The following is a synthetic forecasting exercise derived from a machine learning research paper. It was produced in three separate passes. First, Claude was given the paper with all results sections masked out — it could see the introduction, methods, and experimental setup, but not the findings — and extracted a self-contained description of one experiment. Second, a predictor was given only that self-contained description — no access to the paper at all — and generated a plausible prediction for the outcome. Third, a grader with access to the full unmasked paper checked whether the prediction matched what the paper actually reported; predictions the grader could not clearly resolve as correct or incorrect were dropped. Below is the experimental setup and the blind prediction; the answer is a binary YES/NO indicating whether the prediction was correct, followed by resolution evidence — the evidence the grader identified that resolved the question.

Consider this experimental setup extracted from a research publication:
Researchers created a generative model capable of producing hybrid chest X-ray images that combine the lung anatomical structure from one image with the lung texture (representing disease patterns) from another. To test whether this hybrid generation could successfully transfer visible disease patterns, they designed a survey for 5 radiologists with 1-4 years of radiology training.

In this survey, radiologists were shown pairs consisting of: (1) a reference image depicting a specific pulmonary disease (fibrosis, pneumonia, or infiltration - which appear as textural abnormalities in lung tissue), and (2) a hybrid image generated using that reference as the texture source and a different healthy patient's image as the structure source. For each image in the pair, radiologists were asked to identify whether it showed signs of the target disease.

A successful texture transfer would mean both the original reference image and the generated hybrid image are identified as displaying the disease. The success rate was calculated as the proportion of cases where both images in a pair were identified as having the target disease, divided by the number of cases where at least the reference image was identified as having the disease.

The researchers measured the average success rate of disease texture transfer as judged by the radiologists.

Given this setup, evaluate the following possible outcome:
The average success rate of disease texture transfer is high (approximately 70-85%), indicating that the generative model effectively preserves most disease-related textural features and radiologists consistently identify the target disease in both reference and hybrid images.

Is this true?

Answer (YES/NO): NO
———
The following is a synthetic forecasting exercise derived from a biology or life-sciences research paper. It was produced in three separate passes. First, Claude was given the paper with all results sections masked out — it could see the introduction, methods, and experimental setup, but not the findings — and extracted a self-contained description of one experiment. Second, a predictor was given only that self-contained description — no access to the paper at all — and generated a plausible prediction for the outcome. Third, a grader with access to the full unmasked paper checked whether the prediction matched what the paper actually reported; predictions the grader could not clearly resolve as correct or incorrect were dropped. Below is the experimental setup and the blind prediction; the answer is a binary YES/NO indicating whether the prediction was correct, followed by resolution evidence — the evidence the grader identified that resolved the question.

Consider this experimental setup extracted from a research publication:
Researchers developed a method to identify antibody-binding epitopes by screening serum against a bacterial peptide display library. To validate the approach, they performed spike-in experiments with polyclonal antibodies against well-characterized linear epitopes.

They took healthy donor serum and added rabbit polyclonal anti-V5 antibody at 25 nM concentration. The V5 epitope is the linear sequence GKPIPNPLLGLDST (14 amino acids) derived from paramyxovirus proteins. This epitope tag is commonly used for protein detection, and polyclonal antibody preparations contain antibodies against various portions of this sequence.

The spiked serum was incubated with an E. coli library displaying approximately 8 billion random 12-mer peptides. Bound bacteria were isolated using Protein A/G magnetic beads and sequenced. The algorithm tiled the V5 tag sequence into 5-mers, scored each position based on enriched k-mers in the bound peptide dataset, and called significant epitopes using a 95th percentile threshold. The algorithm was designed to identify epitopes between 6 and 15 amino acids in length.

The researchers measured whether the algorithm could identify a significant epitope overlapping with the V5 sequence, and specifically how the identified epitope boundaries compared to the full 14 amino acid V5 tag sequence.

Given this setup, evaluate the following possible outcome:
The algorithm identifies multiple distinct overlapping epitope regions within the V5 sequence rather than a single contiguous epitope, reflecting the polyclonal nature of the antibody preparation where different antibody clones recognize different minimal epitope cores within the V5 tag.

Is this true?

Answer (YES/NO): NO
———
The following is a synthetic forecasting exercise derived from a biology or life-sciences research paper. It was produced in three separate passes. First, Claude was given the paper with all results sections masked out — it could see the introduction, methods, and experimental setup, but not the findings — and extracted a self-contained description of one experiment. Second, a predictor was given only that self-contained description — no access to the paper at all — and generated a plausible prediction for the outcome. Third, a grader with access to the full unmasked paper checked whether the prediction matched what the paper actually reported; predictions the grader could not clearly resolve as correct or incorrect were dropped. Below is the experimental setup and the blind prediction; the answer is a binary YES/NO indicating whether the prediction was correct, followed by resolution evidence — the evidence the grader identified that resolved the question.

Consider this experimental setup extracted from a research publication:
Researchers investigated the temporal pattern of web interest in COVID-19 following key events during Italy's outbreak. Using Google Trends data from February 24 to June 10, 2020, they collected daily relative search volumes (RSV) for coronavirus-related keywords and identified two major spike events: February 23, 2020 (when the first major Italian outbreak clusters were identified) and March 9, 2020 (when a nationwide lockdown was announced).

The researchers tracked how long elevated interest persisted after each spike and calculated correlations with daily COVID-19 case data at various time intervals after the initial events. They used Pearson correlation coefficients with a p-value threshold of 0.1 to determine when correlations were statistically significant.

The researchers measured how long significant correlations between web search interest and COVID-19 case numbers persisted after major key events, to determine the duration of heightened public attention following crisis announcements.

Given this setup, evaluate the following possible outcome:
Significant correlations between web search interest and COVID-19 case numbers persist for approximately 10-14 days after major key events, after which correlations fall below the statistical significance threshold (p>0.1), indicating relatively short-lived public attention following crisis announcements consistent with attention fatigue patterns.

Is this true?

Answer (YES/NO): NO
———
The problem → Whichever lines of the data include the word "displaying", pull them out.

Written response →
A successful texture transfer would mean both the original reference image and the generated hybrid image are identified as displaying the disease. The success rate was calculated as the proportion of cases where both images in a pair were identified as having the target disease, divided by the number of cases where at least the reference image was identified as having the disease.
The spiked serum was incubated with an E. coli library displaying approximately 8 billion random 12-mer peptides. Bound bacteria were isolated using Protein A/G magnetic beads and sequenced. The algorithm tiled the V5 tag sequence into 5-mers, scored each position based on enriched k-mers in the bound peptide dataset, and called significant epitopes using a 95th percentile threshold. The algorithm was designed to identify epitopes between 6 and 15 amino acids in length.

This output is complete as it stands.